Ship Ahoy (sequel to "Star of Water")

              Welcome aboard, welcome to my observatory. This private observatory is about the size of a bedroom—in fact, it is a bedroom—with pale blue walls and sailor-white windowsills. The room’s two windowed-walls join at the top corner of my house, reminding one of a ship’s head. Spanned outside the windows is greenery, but for now, imagine the panorama to be as blue as the wall. There is only one wooden chair, so if you could draw up the folded extra leaning in the corner, that would be great. You must now be thinking that the place looks nothing like an observatory. There are no mass cylinders, electric circuits, telescopes, or brass scales after all. But not to worry—a laptop, a globe, and a small trunk of books will be enough for our expedition. Ship Ahoy!

Open your laptop and google Earth Null School Ocean Currents Map (NASA and NOAA are also possible destinations, if you prefer). The screen turns black, as with the scenery outside the windows. We are in space. Adjust our space shuttle and zoom in closer, and a dazzling blue marble comes into view. And in the marble’s blue is The Ocean.

First things first, let us check in with Korea’s east coast. The ocean current is headed out toward the sea. The wind must be blowing offshore—perfect for surfing. The data script tells us that the wind is indeed offshore, with speed 9 knots—the waves would be great for amateur surfers. Sadly though, the data is not real-time. This is the earth a day and seven hours ago. Another map, Windfinder, shows us that the wind is parallel to the shore right now. Not a surf-able sea. You could almost hear the surfers of east coast sighing.

STORED DATA
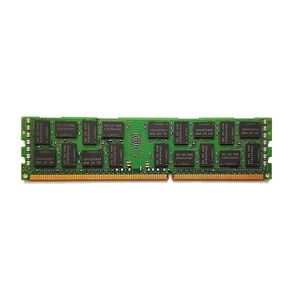 رم دسکتاپ DDR3 تک کاناله 10600R مگاهرتز سامسونگ مدل PC3 ظرفیت 8 گیگابایت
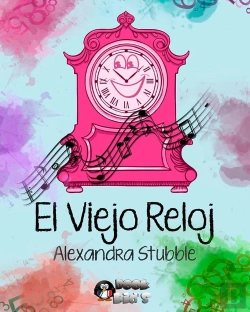 Bertrand.pt - El Viejo Reloj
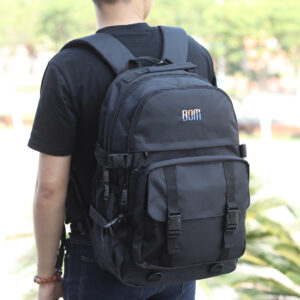 BL DN B24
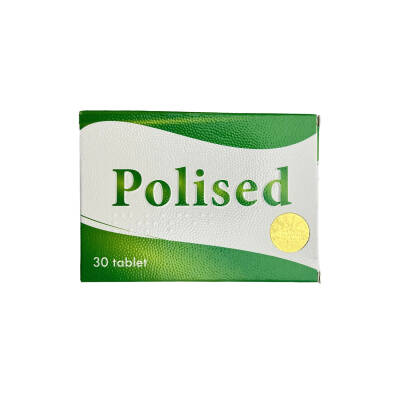 POLISED N30 TB - 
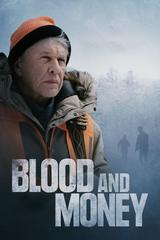 Blood And Money Film Streaming Complet Vf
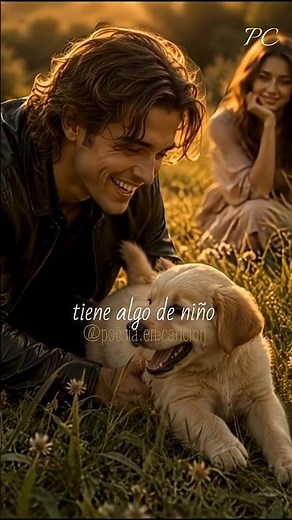 El hombre que yo amo #ElHombreQueYoAmo #MiriamHernández #BaladaRomántica #AmorVerdadero #HombreIdeal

TASK BRIEF
Write the next part of the "Ship Ahoy" ocean essay, picking up after its last sentence.

RESPONSE TO THIS TASK
Now, let us turn our binoculars to wherever the wind leads us. A million small current vectors slide across the globe in a single network. Flowing, whirling, meeting, and parting to form a delicate dance. Gyres and eddies are not the perfect circle that our school’s textbook shows, but they are in equilibrium with the entire system, dynamic but graceful.

The current is moving east in the Strait of Gibraltar, into the Mediterranean Sea. Then the waters below must be moving east to the Atlantic, but the map doesn’t show it. Drop the anchor, mate, and let us take a closer look. The water is faster in the strait than it is a hundred kilometer away. Will Mr. Bernoulli pull out the equation of continuity? Are the different wind speeds the culprit?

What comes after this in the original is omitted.